Gunnarstranda recorrió Vogts Gate buscando el taller del hijo de Stokmo. Apartó unas cuantas tiras de plástico que colgaban a la altura de la cara; no tenía ni idea de lo que significaban, tal vez fueran una ayuda para los ciegos, para que no se perdieran en invierno. La acera estaba cubierta de hielo. Cuando pasó el tranvía, tuvo que pegarse a la pared. Finalmente encontró el número de la casa. Como no vio ningún letrero en la entrada, dudó un momento antes de meterse en el patio interior. Allí había una mugrienta estibadora de horquilla con un tanque de gas detrás del asiento. Gunnarstranda se detuvo a mirar una escalera oxidada de hierro que subía oblicuamente por la pared de una casa de dos pisos. Cada peldaño constaba de tres rejillas paralelas y, pese a todo, se había formado una morcilla de hielo por el borde de casi todos ellos. Al subir, el policía se agarró con cuidado a la barandilla. La ventana estaba a oscuras. A través del cristal, su mirada recayó directamente en una vieja máquina de coser Singer colocada sobre una mesa de trabajo. Tras ella había un trineo puesto de pie, y en las paredes se apilaban cajas de cartón llenas de chatarra no identificable.

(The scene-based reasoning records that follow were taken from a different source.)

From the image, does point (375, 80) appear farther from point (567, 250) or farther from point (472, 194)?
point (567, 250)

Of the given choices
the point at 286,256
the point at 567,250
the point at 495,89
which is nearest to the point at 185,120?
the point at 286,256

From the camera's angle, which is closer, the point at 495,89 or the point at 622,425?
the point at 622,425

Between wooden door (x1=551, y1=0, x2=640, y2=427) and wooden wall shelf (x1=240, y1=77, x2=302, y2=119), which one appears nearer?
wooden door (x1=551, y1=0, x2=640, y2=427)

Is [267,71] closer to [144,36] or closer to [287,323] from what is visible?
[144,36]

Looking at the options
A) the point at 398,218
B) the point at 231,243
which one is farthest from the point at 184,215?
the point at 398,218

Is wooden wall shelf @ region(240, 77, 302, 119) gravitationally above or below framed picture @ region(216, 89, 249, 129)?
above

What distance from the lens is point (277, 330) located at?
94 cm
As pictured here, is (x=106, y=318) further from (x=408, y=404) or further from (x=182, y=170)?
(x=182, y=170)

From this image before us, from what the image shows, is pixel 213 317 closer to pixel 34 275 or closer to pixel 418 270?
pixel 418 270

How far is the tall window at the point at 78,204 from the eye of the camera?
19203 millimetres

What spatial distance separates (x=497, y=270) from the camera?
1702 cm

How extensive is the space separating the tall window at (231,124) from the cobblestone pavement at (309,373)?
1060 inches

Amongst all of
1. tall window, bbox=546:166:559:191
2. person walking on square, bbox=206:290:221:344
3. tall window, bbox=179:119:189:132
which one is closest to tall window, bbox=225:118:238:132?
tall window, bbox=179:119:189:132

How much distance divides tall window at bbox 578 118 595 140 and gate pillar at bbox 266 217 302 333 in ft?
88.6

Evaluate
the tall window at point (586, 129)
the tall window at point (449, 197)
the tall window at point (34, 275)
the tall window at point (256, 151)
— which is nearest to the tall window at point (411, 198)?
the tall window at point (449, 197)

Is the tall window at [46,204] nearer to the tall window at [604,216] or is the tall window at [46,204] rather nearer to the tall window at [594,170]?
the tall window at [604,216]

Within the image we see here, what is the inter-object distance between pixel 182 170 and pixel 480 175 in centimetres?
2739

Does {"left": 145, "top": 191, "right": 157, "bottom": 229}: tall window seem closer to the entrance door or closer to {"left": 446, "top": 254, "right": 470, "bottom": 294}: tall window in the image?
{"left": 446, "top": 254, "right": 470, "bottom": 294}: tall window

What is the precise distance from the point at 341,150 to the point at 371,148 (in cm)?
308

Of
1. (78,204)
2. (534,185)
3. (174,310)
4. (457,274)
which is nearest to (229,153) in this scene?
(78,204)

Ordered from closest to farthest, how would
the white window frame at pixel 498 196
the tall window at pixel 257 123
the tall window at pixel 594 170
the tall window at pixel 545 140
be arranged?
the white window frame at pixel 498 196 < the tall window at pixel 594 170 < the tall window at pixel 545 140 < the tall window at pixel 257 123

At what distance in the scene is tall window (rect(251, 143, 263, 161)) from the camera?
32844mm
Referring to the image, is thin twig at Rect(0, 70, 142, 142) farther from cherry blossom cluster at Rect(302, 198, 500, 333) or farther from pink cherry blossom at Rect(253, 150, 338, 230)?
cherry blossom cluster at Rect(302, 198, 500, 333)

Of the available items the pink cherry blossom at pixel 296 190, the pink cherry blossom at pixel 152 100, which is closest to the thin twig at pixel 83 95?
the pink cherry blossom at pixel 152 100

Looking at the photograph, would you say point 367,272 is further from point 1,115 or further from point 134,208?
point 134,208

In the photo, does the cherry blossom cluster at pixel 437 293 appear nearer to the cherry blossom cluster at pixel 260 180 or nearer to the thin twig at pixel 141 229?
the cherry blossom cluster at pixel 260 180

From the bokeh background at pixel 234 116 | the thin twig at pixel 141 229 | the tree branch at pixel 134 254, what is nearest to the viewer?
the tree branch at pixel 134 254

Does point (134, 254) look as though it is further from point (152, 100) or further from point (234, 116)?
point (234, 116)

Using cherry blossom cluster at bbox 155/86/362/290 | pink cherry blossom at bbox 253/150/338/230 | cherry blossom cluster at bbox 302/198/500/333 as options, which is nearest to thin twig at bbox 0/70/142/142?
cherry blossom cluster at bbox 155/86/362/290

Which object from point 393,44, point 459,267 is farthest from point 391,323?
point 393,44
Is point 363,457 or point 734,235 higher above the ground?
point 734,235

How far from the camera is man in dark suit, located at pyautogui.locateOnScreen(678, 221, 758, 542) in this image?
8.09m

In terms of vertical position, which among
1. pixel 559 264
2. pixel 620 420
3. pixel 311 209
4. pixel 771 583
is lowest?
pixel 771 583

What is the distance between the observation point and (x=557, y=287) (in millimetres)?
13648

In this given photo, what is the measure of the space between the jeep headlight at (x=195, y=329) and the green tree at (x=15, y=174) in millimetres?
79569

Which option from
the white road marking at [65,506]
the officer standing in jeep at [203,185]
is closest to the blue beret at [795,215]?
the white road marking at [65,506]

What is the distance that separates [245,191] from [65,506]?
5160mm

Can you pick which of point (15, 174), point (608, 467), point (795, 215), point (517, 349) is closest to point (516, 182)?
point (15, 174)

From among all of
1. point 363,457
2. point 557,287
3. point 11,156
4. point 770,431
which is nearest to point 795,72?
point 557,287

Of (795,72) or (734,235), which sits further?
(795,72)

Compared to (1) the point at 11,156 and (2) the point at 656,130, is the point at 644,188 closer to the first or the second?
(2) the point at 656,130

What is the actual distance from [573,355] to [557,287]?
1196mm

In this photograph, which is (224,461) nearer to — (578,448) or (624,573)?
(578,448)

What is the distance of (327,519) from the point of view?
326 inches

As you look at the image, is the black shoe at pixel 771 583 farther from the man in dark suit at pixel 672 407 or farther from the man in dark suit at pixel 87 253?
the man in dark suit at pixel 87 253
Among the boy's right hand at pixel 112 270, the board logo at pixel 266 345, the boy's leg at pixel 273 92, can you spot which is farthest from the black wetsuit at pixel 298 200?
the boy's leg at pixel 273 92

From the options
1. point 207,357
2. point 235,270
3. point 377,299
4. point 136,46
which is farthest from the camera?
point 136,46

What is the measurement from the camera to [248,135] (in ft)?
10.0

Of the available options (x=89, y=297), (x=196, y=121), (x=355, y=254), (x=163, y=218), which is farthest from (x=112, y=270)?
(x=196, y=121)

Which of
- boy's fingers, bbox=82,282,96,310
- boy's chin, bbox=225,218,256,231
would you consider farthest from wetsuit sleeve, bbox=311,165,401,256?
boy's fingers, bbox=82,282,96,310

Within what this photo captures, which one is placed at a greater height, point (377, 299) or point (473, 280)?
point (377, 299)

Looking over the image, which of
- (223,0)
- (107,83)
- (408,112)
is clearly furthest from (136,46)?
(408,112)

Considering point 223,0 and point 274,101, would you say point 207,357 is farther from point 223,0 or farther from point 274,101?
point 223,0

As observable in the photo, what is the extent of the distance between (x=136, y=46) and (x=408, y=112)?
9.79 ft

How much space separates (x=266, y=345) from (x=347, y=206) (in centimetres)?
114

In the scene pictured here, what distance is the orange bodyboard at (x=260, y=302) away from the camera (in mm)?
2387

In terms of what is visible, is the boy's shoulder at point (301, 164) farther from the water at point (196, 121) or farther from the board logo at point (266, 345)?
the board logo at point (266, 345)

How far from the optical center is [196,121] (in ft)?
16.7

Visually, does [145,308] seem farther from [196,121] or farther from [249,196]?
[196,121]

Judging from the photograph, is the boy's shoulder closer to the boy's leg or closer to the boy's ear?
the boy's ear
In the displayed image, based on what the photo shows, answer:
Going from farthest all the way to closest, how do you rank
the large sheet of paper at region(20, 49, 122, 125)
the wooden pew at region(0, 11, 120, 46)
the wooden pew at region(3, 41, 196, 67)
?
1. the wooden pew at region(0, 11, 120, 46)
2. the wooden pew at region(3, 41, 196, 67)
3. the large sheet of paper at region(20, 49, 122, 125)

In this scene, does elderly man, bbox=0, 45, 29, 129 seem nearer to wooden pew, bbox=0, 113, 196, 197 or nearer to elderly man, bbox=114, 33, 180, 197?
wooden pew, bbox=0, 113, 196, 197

Muy al fondo de la habitación pudo reconocer la silueta de una puerta. Empujó la puerta de entrada: estaba cerrada. Se incorporó de nuevo y miró a su alrededor. La vista quedaba delimitada por las otras casas que rodeaban el patio interior. Eran casas antiguas, cuya parte inferior constaba de un entramado de madera con el revoque algo desconchado. Pasó un tranvía traqueteando, y un coche tocó el claxon en la calle. Abajo, en el patio, había dos lavadoras desechadas sobre un montón de trozos de tubos. Una puerta con una rendija abierta permitía ver un taller en el que había frascos de vidrio para un aparato de soldadura y unas enormes tenazas sobre un gran ovillo de cables. Gunnarstranda se ciñó el abrigo y bajó con cuidado la escalera. La nieve se había acumulado en la pared, que estaba llena de pegotes blancos. Parecía como si se hubiera librado una batalla de bolas de nieve. Asomó la cabeza por la puerta entreabierta del taller: no se veía a nadie. Dobló la esquina y comprendió por qué había nieve pegada hasta lo alto de la pared. Un quitanieves giratorio Norlett estaba aparcado debajo de una ventana de seguridad en la que había luz.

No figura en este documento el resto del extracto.